Whenever I listen to this song, it reminds me an interesting experience in a motorcycle breaker.
‘Living on a prayer’ is one of the most successful songs by Bon Jovi. The song tells a story about Tommy and Gina, two kids working to make it on their own despite constant hardships. The characters in the song relate to the working class fans Bon Jovi played to. “Tommy” works on the docks, while “Gina” works in a diner.
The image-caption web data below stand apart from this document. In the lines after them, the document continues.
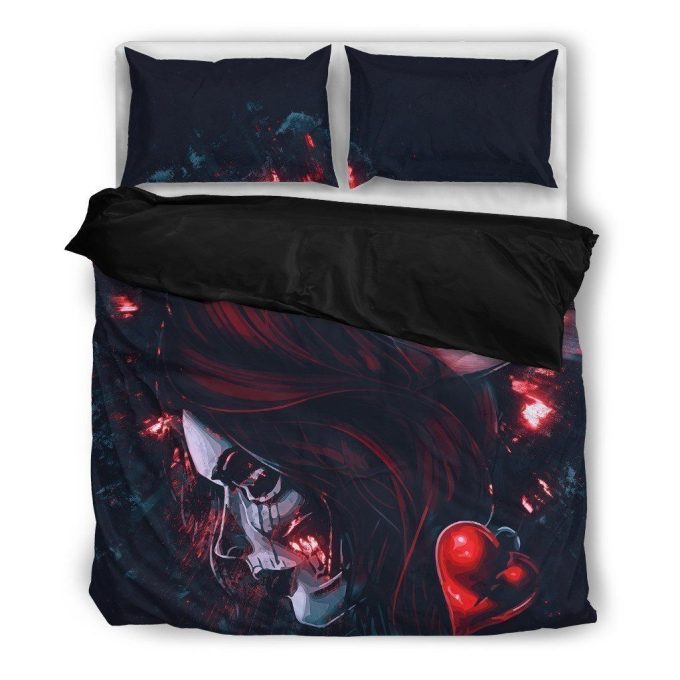 Two Face Skull Girl Cotton Bed Sheets Spread Comforter Duvet Cover Bedding Sets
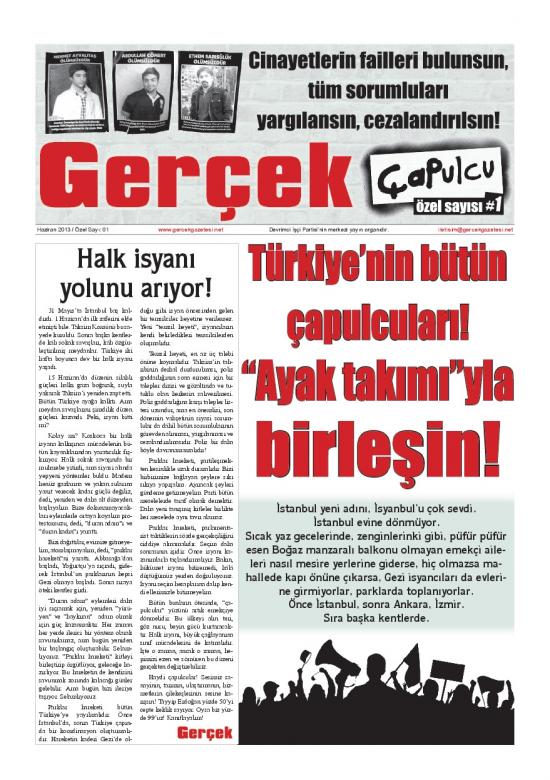 Gerçek Gazetesi Sayı Çapulcu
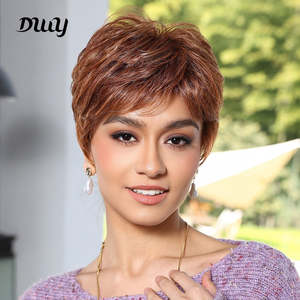 วิกผมสังเคราะห์ทรงพิกซี่สั้นสีน้ำตาลอ่อนแบบลูกไม้ด้านหน้า ยี่ห้อ Bella-DWY รุ่น Free Part Copper พร้อมลอนคลายสำหรับผู้หญิง - Product Image 1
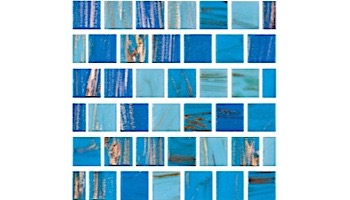 National Pool Tile Canyon Gems 1x1 Series Glass Tile | Turquoise | 201-022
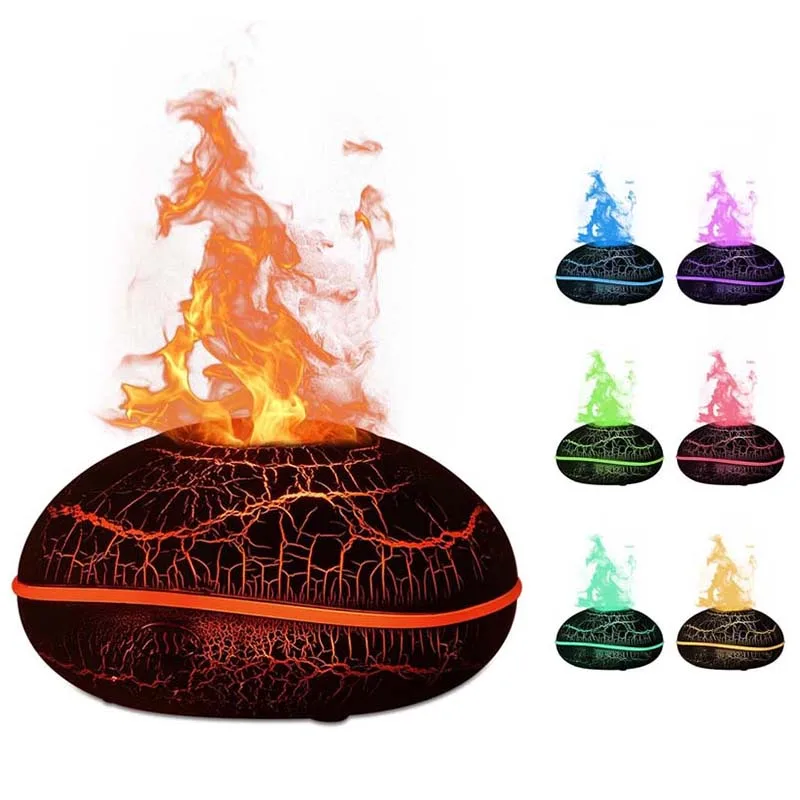 New Crack Simulation Flame Aromatherapy Machine Fog Type Home Desktop Automatic Incense Diffuser Colorful Spray Humidifier Sleep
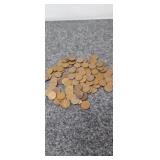 100 unsorted Wheat Pennies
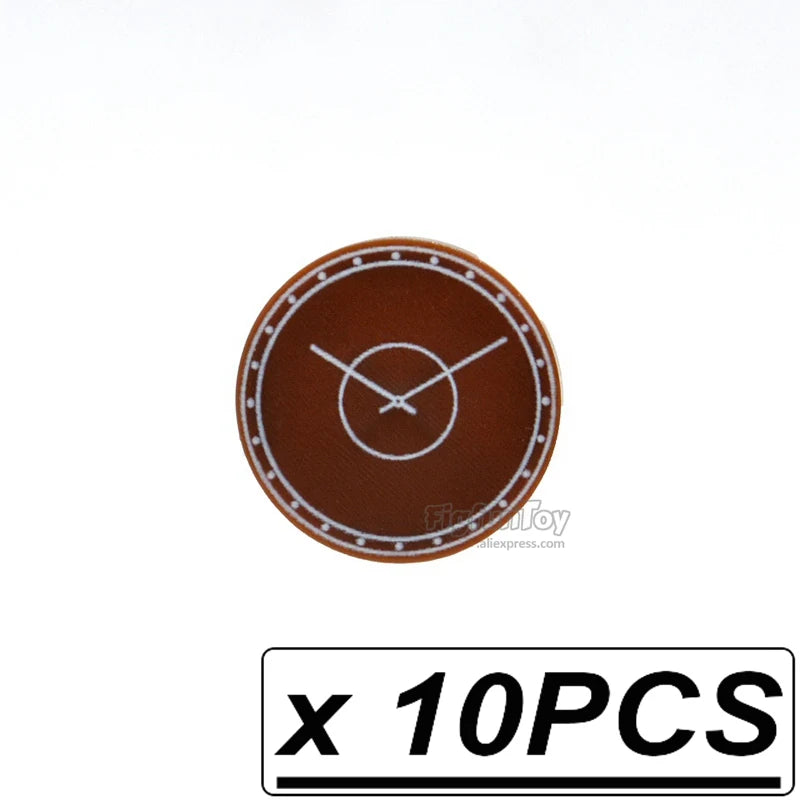Custom Printed Clocks Tile Building Blocks  wall clock 1x2 2x2 MOC Decoration Bricks Round City Alarm Construction Toys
My proper first bike was a small commuter, Yamaha RSX100. The bike was in red with a small bikin handlebar fairing. While I was studying and working in Bolton, it was my sole affordable transport that enabled me travelling back to see friends in Liverpool. At that time, I didn’t have full motorcycle license therefore I couldn’t ride on motorway. Each way would take about an hour and forty minutes. Still it was cheaper and more reliable than any public transport. Although the bike was very basic, I was very proud of owning it; it gave me mobility and made me think I could go wherever I wanted to go. Not long after, I started thinking of customise the bike. I wanted her to stand out from the crowd, as she wasn’t just any other bike that came off from a mass production line in Japan, she was special to me. With very little money and lots of imagination, I decided to paint the wheels in gold and I wanted to make it look like a full grown motor bike. The engine of the bike was very small, only 100c.c. any extra body work, such as a full fairing, would slow the bike down significantly, therefore a full fairing was out of question. A belly pan would do then! So I went to our local motorcycle breaker and looked for some used parts.
The shop was an old warehouse at the middle of nowhere (actually in Farmworth). Everyone who worked there seemed to be big, with some kinds of over grown facial hair and wear greasy jeans. It was a Saturday afternoon, the shop was packed. Some staff talked to customers about parts, some people looking at the bikes for sale that they were recovered from damage.
“What were you looking for, Kid” A big man asked me.
“I want to find a used belly pan to fit my bike” I replied.
“Is this your bike? Em..why do you want it? No one makes a belly pan for your bike.”
“Why not? I know it wouldn’t make it goes faster but it would look good when it stands still.” Yes, that was the main objective!
I thought I managed to convince him that this was a fabulous idea. As he looked at the bottom of the engine where a belly pan would fit, a song was playing on the radio and someone turned up the volume. What happened next was true but utterly comical, just like one of the old American MTVs.
Everyone stopped, they nodded their heads in tune of the song as if they were in a rock concert. Not just the staff, but the rest of the people in the shop too! Then everyone sang together:
She says: We’ve got to hold on to what we’ve got
‘Cause it doesn’t make a difference if we make it or not.
We’ve got each other and that’s a lot for love –
We’ll give it a shot.
Oh! We’re half way there. Oh! Livin’ on a prayer.
Take my hand and we’ll make it I swear – Livin’ on a prayer.
What a crowd, what a song and what a scene. I was completely gobsmacked by the whole thing. When the song finished, everyone returned to what they were doing before as if nothing ever happened.
“What was it? I mean the name of the song?” I asked.
“Remember this, Kid. Living on a Prayer, it is a biker’s song. By the way, I’ll make you a belly pan that will fit your ‘little’ bike. Just wait here.”
Having been riding for nearly 20 years, I can see why bikers love this song. Most of us used to own bike as a form of cheap transport, it was a transport for working class people. ‘Bikers’ are different to ‘motorist’. We have a coherent set of principles and a bigger inclination to fight for what we think is right. Perhaps the song connects many of bikers’ thoughts that as long as we strong believe something, it will happen somehow. Today people carry many baggages: career, debts, relationship and family etc. When was your last time believing of something, decided that you would make it happen without a second thought and you stick with it? Perhaps it’s time to inject this pure and simple energy back to life.
So what happened to Tommy and Gina? You can find out what happened to them in ‘It’s my life’, a song over a decade later.
I did have the belly pan fitted, it looked absolutely gorgeous. It attracted lots of attention as she was one of a kind, truly a special. Our happiness was short lived; later she was stolen outside my home.